Hi! This is a good question.
We follow InstPIFu to use the Im3D detector (Im3D followed Total3D to use ODN detector). We train the 3D detector and 3D reconstruction model separately, but I think it's worth a trial for joint training, which may increase the difficulty of training convergence but could potentially improve the performance.
Furthermore, I'd like to share our experience on the 3D detector choice. We first tried Omni3D as a 3D detector (faster r-cnn is built into Omni3D as a 2D detector). The officially provided ckpts have been trained on large-scale datasets and realize amazing results in zero-shot single-view 3D detection. However, it's important to note that the Omni3D detection results may not be sufficiently accurate for object pose due to their use of a chamfer-type loss to penalize 3D bounding box corners and object rotation. Nonetheless, accurate object poses are important for the reconstruction. We tried changing the 3D loss and using FRONT3D data to fine-tune Omni3D, but the predicted object pose was still not good enough. Thus, we finally chose to use ODN detector. While the generalization ability of the out-of-domain dataset may not be as good as Omni3D, it offers significantly improved object pose prediction on the in-domain dataset.

Hi! This is a good question. We follow InstPIFu to use the Im3D detector (Im3D followed Total3D to use ODN detector). We train the 3D detector and 3D reconstruction model separately, but I think it's worth a trial for joint training, which may increase the difficulty of training convergence but could potentially improve the performance. Furthermore, I'd like to share our experience on the 3D detector choice. We first tried Omni3D as a 3D detector (faster r-cnn is built into Omni3D as a 2D detector). The officially provided ckpts have been trained on large-scale datasets and realize amazing results in zero-shot single-view 3D detection. However, it's important to note that the Omni3D detection results may not be sufficiently accurate for object pose due to their use of a chamfer-type loss to penalize 3D bounding box corners and object rotation. Nonetheless, accurate object poses are important for the reconstruction. We tried changing the 3D loss and using FRONT3D data to fine-tune Omni3D, but the predicted object pose was still not good enough. Thus, we finally chose to use ODN detector. While the generalization ability of the out-of-domain dataset may not be as good as Omni3D, it offers significantly improved object pose prediction on the in-domain dataset.
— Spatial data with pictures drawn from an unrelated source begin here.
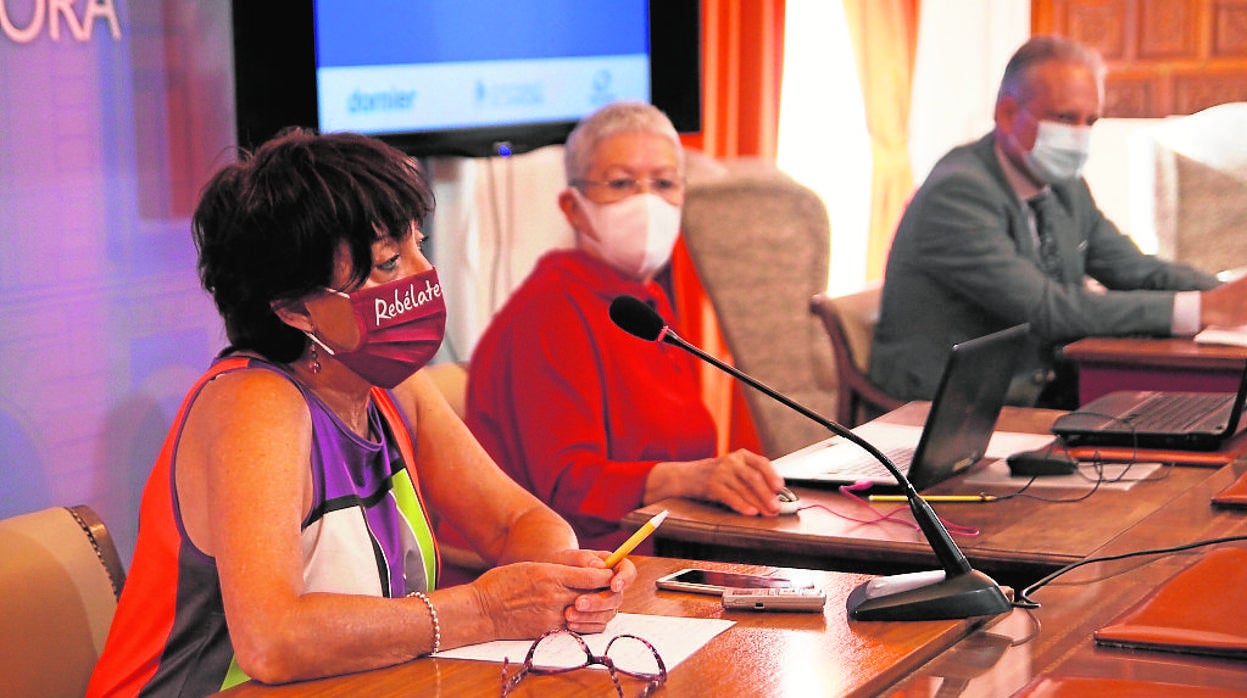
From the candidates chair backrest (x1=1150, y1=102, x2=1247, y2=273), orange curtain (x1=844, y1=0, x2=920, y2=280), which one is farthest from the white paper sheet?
chair backrest (x1=1150, y1=102, x2=1247, y2=273)

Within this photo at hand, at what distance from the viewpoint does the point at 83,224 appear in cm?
283

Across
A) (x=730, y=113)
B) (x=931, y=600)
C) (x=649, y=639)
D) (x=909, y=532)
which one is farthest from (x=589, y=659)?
(x=730, y=113)

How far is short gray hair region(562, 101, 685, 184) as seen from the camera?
2.87 meters

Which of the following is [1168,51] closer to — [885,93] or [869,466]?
[885,93]

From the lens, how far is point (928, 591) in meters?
1.67

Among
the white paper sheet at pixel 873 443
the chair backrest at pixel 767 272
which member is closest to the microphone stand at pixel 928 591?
the white paper sheet at pixel 873 443

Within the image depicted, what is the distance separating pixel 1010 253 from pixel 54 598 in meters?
2.60

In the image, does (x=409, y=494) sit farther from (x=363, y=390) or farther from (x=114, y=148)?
(x=114, y=148)

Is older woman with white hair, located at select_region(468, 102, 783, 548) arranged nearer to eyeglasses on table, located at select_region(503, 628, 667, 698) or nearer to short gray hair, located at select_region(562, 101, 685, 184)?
short gray hair, located at select_region(562, 101, 685, 184)

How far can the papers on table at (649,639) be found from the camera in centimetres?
158

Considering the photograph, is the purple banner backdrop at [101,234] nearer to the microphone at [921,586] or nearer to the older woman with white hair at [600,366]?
the older woman with white hair at [600,366]

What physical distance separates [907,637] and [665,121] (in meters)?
1.50

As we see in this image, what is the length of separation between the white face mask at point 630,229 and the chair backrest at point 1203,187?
12.4 feet

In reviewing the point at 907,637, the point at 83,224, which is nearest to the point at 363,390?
the point at 907,637
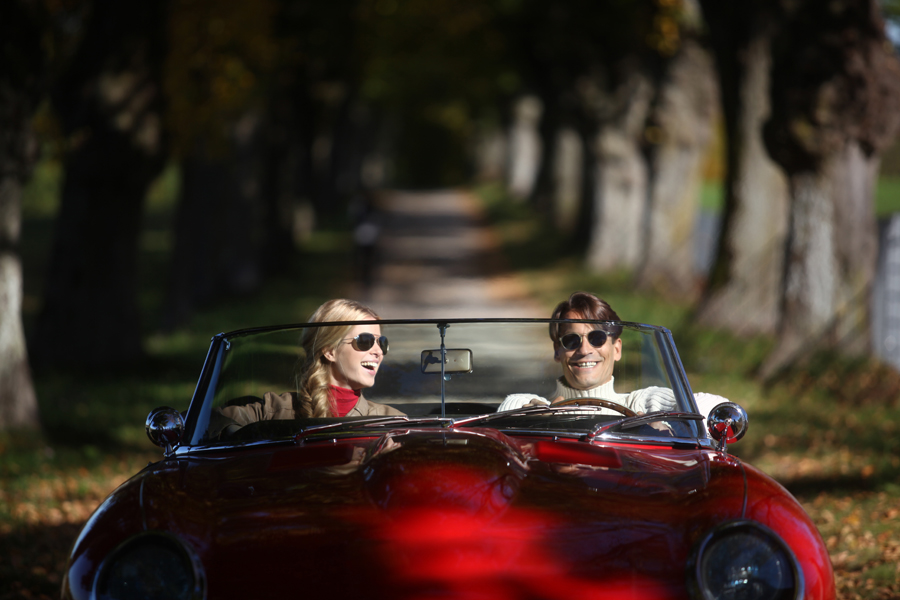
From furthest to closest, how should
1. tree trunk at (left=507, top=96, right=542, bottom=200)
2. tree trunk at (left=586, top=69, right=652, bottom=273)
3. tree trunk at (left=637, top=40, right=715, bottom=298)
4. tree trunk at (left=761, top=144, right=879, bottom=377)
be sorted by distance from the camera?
tree trunk at (left=507, top=96, right=542, bottom=200)
tree trunk at (left=586, top=69, right=652, bottom=273)
tree trunk at (left=637, top=40, right=715, bottom=298)
tree trunk at (left=761, top=144, right=879, bottom=377)

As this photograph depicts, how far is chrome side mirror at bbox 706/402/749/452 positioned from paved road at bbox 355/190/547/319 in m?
8.20

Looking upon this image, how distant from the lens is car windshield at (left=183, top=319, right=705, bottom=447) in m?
3.72

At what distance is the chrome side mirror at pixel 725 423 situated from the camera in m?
3.65

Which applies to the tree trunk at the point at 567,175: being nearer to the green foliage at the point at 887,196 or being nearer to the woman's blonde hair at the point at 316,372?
the green foliage at the point at 887,196

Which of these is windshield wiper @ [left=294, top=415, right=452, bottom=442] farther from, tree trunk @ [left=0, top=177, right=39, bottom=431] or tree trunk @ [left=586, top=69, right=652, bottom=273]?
tree trunk @ [left=586, top=69, right=652, bottom=273]

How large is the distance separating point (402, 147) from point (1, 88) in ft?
229

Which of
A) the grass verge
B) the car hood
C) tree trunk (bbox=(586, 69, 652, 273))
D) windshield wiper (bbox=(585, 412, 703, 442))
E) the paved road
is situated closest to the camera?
the car hood

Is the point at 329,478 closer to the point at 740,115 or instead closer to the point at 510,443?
the point at 510,443

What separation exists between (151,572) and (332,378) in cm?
125

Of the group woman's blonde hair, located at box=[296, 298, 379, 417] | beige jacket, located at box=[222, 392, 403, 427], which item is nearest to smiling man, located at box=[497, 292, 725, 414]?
beige jacket, located at box=[222, 392, 403, 427]

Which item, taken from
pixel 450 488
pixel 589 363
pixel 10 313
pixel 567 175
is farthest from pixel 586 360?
pixel 567 175

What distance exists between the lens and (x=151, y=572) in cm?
275

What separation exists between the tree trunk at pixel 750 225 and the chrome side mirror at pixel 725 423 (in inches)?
370

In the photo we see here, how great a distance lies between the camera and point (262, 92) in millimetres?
18812
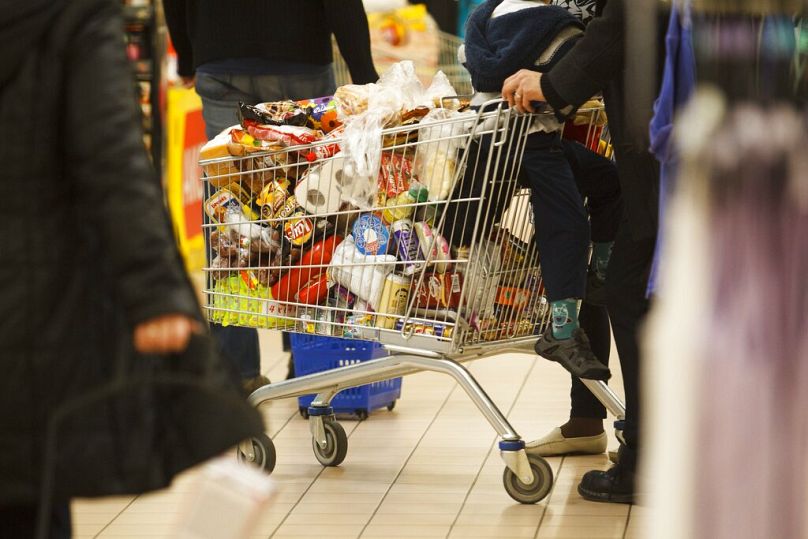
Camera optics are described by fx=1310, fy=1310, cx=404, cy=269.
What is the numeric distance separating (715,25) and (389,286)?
1949 millimetres

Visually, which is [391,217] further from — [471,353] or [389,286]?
[471,353]

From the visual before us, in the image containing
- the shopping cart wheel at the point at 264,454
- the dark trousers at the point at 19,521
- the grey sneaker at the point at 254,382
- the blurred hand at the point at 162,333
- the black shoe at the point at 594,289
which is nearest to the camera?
A: the blurred hand at the point at 162,333

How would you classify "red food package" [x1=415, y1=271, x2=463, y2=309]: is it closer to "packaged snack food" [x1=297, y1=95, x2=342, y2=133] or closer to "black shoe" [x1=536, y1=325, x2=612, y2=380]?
"black shoe" [x1=536, y1=325, x2=612, y2=380]

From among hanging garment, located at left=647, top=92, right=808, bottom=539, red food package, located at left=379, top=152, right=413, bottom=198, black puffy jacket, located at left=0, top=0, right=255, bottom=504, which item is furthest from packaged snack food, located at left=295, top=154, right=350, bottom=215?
hanging garment, located at left=647, top=92, right=808, bottom=539

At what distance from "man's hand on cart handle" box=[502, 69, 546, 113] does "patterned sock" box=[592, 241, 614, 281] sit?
1.95 ft

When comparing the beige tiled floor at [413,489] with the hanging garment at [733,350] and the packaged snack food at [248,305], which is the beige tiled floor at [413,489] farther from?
the hanging garment at [733,350]

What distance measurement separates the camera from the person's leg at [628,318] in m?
3.43

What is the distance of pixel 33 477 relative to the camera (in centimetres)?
202

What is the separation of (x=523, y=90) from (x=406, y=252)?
1.84 ft

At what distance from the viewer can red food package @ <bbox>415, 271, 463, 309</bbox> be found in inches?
139

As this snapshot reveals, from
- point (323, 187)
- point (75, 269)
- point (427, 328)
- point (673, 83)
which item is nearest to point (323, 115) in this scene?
point (323, 187)

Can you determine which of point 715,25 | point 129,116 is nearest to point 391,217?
point 129,116

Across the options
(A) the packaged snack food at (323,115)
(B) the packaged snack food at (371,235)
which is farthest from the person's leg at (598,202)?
(A) the packaged snack food at (323,115)

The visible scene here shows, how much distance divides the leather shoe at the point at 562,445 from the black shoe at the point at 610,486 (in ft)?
1.43
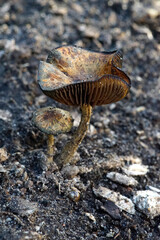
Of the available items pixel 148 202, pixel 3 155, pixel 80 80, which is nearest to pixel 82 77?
pixel 80 80

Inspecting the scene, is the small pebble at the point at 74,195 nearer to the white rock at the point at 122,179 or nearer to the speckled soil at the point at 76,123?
the speckled soil at the point at 76,123

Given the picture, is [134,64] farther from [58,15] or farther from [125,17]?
[58,15]

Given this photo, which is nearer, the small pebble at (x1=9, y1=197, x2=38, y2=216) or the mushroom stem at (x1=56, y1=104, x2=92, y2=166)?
the small pebble at (x1=9, y1=197, x2=38, y2=216)

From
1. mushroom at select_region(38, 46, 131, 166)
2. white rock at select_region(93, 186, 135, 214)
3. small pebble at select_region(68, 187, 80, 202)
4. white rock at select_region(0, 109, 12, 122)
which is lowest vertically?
white rock at select_region(0, 109, 12, 122)

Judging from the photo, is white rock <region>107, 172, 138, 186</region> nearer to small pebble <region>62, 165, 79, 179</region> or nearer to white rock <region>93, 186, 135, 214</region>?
white rock <region>93, 186, 135, 214</region>

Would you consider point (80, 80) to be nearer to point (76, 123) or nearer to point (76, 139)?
point (76, 139)

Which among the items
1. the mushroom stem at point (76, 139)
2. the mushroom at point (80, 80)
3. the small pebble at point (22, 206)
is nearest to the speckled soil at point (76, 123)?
the small pebble at point (22, 206)

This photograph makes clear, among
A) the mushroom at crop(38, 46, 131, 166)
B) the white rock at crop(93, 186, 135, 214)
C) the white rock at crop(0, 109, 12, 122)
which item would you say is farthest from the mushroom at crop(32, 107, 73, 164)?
the white rock at crop(0, 109, 12, 122)
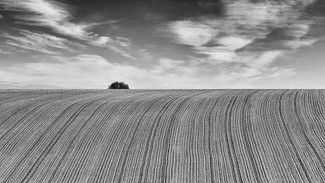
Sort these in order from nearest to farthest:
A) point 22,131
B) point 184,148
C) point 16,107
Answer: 1. point 184,148
2. point 22,131
3. point 16,107

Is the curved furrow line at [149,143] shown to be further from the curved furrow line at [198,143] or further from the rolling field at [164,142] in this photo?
the curved furrow line at [198,143]

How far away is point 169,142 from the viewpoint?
44.0 ft

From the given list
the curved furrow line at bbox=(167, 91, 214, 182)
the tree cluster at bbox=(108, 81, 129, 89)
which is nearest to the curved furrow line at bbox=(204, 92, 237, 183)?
the curved furrow line at bbox=(167, 91, 214, 182)

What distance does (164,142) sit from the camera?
13406mm

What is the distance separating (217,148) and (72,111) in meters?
8.61

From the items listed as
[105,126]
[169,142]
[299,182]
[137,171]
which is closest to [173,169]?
[137,171]

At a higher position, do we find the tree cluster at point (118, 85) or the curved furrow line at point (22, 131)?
the tree cluster at point (118, 85)

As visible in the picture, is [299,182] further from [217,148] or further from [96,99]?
[96,99]

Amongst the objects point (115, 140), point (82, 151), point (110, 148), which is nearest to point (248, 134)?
point (115, 140)

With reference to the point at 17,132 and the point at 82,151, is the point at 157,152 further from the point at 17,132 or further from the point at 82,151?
the point at 17,132

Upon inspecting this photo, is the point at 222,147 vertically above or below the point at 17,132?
below

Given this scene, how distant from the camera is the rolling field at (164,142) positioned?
11.1 m

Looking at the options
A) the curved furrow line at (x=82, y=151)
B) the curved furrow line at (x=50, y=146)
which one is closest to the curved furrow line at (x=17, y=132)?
the curved furrow line at (x=50, y=146)

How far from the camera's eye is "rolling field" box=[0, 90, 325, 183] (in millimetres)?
11133
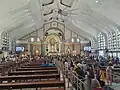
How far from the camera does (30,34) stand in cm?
3769

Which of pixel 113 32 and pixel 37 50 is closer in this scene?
pixel 113 32

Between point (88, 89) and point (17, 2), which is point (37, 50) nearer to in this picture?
point (17, 2)

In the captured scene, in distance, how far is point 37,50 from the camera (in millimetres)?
37719

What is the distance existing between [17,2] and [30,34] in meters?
23.7

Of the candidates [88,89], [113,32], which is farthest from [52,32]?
[88,89]

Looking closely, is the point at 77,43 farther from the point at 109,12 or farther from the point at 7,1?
the point at 7,1

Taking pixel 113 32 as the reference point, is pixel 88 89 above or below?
below

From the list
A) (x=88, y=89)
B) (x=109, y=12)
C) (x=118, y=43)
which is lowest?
(x=88, y=89)

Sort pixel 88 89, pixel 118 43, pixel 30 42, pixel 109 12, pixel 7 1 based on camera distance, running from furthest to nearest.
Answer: pixel 30 42 < pixel 118 43 < pixel 109 12 < pixel 7 1 < pixel 88 89

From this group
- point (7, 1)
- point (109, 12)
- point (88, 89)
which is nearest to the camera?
point (88, 89)

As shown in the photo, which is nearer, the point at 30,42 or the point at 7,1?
the point at 7,1

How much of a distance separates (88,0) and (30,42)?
23671 millimetres

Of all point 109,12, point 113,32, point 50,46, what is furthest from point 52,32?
point 109,12

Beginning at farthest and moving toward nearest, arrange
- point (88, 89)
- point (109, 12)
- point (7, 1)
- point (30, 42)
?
point (30, 42), point (109, 12), point (7, 1), point (88, 89)
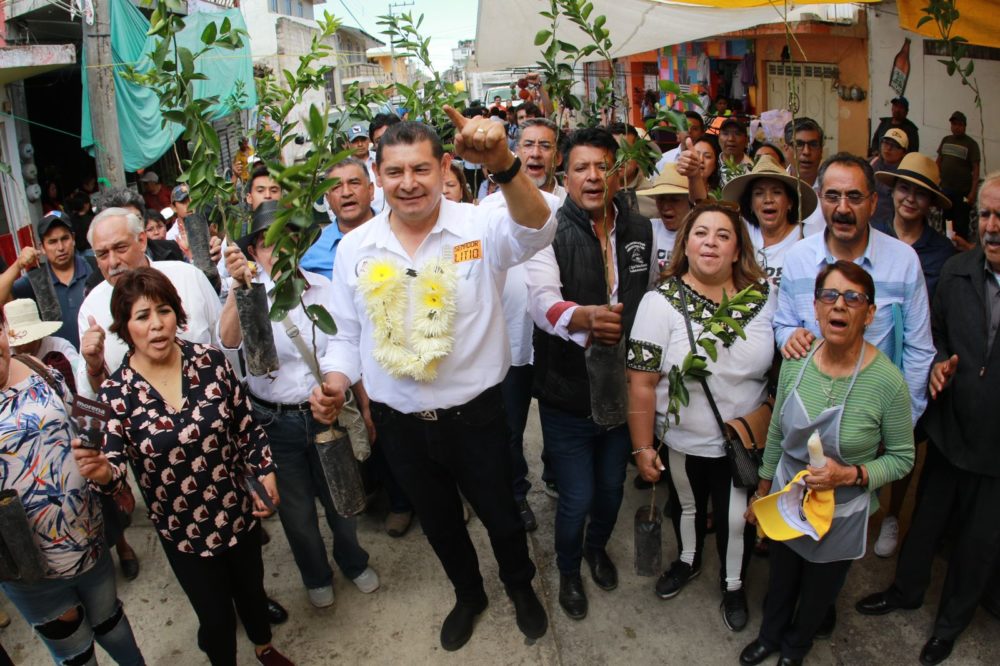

Hi @DaLi-Jack , thank you very much for your quick reply! If I understand correctly, you first train faster-rcnn with the 2D bounding boxes annotation, and predict the 2D bounding boxes. Then store the predicted 2D bounding boxes and use them to train 3D object detection model (since we have the predicted 2D boxes, we only need to predict the depth and rotation).

And I also have a question for the ODN training details, if we predict the 2D bounding boxes using faster-rcnn, how to guarantee the predicted 2D bounding box have the corresponding 3D bounding box annotation? For example, if faster-rcnn predicts there is a desk in the corner but in the 3D annotation it's not, or if faster-rcnn predicts wrong position, how to solve such problems?

Btw, do you have quantitative results for the 2D & 3D object detection task and 3D reconstruction task for SUNRGBD? I am a little confused with the object detection part. Looking forward to your kind reply!

Hi! I'm so sorry that I'm not deeply involved in the field of 3D object detection, and I mainly follow the previous work for 3D object detector, not add anything new, so I didn't do quantitative results for object detection.
As far as I know, generally, a 3D object detector uses a pre-trained faster-rcnn module for 2D detection, and for each proposed 2D bbox (selected after NMS), uses the 3D head to predict depth and rotation (or other values), and their corresponding GT 3D bbox will be obtained by the matching algorithm. So for the desk in your question, it maybe match an error GT 3D bbox or be removed due to lower confidence when selecting proposed 2D bbox.
The above is just my understanding, and you can read this paper for more details Disentangling Monocular 3D Object Detection, Omni3D. I hope my answer can help you.

Okay, thank you very much for your help! I will go through the total3d code and omni3D paper to understand the ODN part in details.